Breaking Bad (Habits): Reducing Waste, Raising Profits

By Korakot Suriya-arporn

By

Korakot Suriya-arporn
Chef David Bazirgan of San Francisco's Dirty Habit leading a workshop on by-product utilization at ICC 2015
Chef David Bazirgan of San Francisco's Dirty Habit leading a workshop on by-product utilization at ICC 2015

At Dirty Habit in San Francisco, Chef David Bazirgan refuses to bin trimmings, peels, and odd bits. Instead, his kitchen follows a zero-waste mantra that, in turn, makes it more sustainable and profitable. At the 10th Annual StarChefs International Chefs Congress, Bazirgan shared five of his go-to tricks for slashing waste. 
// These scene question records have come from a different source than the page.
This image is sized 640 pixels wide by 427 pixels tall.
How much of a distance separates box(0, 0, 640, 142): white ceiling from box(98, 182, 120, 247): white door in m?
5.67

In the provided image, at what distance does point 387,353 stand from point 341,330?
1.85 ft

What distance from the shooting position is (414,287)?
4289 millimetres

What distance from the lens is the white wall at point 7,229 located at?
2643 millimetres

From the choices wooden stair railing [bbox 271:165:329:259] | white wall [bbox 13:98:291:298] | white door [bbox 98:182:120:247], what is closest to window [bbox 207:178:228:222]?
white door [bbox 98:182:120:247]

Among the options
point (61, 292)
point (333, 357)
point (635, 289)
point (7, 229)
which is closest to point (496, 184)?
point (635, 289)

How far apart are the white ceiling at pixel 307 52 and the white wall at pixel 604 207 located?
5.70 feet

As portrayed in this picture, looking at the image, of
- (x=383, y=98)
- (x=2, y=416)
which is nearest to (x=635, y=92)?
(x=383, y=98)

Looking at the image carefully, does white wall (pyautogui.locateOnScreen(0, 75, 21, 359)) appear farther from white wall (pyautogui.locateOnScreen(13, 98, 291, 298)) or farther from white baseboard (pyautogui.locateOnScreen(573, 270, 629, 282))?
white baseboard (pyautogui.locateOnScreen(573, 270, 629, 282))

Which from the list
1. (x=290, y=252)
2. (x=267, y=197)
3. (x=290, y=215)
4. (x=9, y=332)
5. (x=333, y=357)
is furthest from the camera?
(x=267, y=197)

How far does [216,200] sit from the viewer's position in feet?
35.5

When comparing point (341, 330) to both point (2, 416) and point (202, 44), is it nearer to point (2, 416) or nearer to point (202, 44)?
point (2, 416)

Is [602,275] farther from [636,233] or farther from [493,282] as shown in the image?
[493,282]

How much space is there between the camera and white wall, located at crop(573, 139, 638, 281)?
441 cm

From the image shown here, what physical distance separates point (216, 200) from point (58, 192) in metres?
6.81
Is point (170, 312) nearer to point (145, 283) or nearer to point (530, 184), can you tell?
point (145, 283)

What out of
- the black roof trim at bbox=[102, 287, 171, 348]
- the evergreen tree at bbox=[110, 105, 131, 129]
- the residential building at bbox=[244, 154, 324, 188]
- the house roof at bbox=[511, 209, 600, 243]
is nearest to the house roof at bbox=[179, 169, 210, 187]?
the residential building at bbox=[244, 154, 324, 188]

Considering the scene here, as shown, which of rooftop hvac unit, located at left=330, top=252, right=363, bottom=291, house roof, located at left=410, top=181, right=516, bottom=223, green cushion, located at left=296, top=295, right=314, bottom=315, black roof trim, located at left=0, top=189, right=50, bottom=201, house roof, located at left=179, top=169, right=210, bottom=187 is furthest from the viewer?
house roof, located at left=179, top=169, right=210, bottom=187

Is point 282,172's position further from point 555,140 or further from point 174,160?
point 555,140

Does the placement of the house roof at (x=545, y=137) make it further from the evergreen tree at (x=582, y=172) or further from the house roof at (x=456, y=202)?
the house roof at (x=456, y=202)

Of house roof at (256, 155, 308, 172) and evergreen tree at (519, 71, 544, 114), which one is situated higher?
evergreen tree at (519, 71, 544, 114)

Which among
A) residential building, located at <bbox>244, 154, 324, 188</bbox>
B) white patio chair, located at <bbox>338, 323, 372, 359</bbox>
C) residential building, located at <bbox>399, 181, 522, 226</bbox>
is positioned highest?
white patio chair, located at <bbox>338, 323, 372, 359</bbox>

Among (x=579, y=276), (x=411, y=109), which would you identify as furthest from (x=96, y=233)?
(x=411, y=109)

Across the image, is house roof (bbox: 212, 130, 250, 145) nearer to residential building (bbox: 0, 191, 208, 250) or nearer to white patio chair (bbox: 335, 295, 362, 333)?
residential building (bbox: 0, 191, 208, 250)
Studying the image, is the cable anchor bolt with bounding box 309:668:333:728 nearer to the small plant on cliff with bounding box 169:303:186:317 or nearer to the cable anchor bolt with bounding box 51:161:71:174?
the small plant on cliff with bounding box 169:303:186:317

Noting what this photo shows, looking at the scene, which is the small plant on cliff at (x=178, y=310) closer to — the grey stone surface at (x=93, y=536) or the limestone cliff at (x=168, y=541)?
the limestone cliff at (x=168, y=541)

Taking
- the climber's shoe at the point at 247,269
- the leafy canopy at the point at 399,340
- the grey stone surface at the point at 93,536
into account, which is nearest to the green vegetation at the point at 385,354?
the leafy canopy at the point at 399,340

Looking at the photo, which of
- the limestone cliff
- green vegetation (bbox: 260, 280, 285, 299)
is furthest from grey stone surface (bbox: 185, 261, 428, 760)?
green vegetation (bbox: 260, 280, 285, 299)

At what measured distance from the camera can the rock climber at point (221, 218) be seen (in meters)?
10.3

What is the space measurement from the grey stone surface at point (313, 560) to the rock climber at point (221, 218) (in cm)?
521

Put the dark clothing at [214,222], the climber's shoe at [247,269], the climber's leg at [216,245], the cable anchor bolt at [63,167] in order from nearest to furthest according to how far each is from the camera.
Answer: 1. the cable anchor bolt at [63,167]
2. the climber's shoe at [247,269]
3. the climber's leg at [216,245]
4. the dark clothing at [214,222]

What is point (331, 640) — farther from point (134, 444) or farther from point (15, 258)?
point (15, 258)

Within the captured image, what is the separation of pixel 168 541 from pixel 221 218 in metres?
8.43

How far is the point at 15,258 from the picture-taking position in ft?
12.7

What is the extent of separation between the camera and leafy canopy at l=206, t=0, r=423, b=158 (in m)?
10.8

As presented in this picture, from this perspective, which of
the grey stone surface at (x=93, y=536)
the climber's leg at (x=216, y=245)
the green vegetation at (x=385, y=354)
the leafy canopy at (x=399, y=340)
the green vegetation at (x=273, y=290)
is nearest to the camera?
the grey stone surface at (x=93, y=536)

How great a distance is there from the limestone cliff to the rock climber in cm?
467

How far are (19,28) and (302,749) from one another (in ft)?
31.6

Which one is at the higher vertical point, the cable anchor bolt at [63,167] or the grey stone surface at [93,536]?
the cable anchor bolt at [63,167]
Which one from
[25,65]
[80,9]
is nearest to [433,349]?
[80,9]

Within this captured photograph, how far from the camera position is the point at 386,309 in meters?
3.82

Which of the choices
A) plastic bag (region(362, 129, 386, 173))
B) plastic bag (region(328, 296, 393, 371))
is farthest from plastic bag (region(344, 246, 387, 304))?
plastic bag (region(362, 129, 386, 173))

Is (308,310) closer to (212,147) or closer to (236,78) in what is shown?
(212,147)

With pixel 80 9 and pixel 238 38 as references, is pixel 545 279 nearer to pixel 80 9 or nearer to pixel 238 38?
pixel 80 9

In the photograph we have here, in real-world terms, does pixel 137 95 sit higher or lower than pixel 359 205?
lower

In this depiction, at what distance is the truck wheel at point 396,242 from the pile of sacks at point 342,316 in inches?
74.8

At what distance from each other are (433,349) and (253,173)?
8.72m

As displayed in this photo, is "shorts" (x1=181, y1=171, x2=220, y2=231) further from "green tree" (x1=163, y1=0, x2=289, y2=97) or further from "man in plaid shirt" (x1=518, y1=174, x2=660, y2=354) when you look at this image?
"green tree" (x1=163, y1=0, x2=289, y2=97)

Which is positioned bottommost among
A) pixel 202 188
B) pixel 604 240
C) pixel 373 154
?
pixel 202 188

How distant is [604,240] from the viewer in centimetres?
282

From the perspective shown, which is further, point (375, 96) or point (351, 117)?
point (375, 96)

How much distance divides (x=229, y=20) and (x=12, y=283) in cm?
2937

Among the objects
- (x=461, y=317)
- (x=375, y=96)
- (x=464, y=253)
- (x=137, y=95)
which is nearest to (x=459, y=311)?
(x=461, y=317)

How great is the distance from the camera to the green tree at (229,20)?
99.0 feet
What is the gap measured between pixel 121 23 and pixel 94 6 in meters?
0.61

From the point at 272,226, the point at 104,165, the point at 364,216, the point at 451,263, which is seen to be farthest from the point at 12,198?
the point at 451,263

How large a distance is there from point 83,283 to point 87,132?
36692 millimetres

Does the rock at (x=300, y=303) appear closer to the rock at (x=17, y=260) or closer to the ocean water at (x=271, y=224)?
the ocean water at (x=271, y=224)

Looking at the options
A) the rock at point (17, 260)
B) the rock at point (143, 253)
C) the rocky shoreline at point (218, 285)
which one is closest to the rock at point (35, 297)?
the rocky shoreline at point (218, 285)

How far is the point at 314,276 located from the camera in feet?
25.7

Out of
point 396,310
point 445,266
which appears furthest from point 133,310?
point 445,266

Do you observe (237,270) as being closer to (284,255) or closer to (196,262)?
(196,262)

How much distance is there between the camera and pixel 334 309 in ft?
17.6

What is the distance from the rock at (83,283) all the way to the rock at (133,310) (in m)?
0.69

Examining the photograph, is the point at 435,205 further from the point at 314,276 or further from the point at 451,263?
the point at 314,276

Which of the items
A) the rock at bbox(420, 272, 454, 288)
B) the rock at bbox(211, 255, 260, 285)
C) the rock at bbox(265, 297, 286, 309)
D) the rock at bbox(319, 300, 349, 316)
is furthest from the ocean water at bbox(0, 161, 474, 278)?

Mushrooms. Bazirgan simmers mushroom trims in a mixture of soy, sake, and mirin to make kabayaki. In Japan, it’s brushed on grilled eel, but at Dirty Habit it turns up whenever a dish needs to crank up the umami. 

Bone-in rib eye steaks. His team orders whole ribeyes, but don't sell them bone-in. Instead, they separate the bones, place them in a vacuum bag, and freeze. When they collect enough, they marinate them overnight, braise, and serve the braised bones and marrow. “You get two dishes out of one cut of beef.”

Herb stems and scraps. No more randomly throwing scraps in a stock pot. He blends all the bits in oil to make herb oils, instead.

Chicken skin. Bazirgan removes any unneeded skin, salts it, flattens it between lightly greased parchment paper and weighted sheet trays, and crisps it at 325°F for an hour. He uses the skins as a salad garnish or anywhere crunch is needed.

Squeezed citrus. After juicing lemons and limes, Bazirgan preserves them Middle Eastern-style in a 3:1 ratio of salt and sugar. They chill out in a sealed vacuum bag, develop flavor over time, and often make it into salad dressings and ceviche marinades.